Холод и ясность внезапно овладели им, заставив оцепенеть. Он смутно сознавал, что поверхность стола налилась голубизной, которая сменилась темной, почти черной синевой, затопившей его распростертые пальцы. Его поле зрения включало в себя множество вещей: окна в морозных узорах, свисающие с потолка каскады зелени, прелестное, гордое и озабоченное лицо Тамары – и еще одно, нематериальное, но от этого не менее осязаемое и реальное. Это последнее состояло из интриг, и честолюбивых помыслов, и ревности, и любви, и нитей судьбы, переплетенных туго, как в ковре, и из реальных событий, произошедших в пространстве-времени, в домах, построенных человеком, и на чистом морозном воздухе, омывающем этот мир. То, что видел Данло, было не мечтой и не воображаемой реальностью, а скорее идеальной картиной реальности, чем бы эта реальность в реальности ни была.
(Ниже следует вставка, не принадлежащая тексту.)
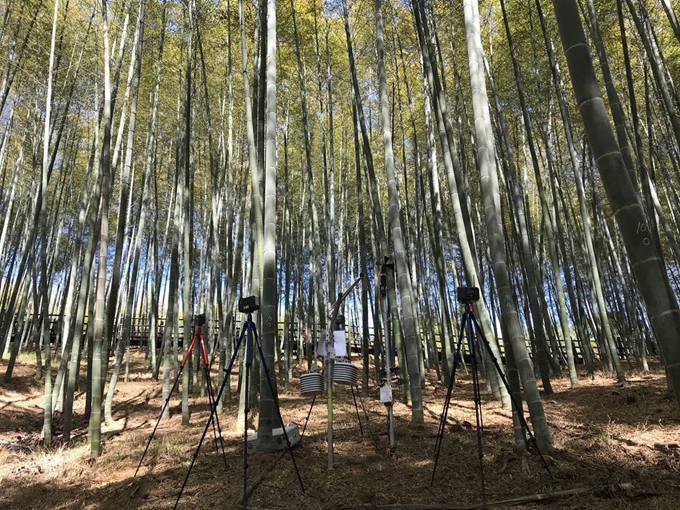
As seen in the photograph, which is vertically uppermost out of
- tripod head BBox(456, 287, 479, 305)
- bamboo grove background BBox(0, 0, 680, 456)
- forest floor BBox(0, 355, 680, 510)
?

Это явилось ему внезапно, во всей ясности и полноте, словно выпавший из мрака драгоценный камень. Оно блистало тысячами граней, из которых он мог четко рассмотреть лишь немногие: утрату Тамарой ее страха перед Хануманом; вирус памяти, созданный сотни лет назад на Катаве; очистительную церемонию Вселенской Кибернетической Церкви. Причина Тамариной болезни, вытекающая из этих фрагментов, ввергала его в изумление. Больше того, она вызывала у него дурноту, потому что он знал, что все открывшееся ему – правда.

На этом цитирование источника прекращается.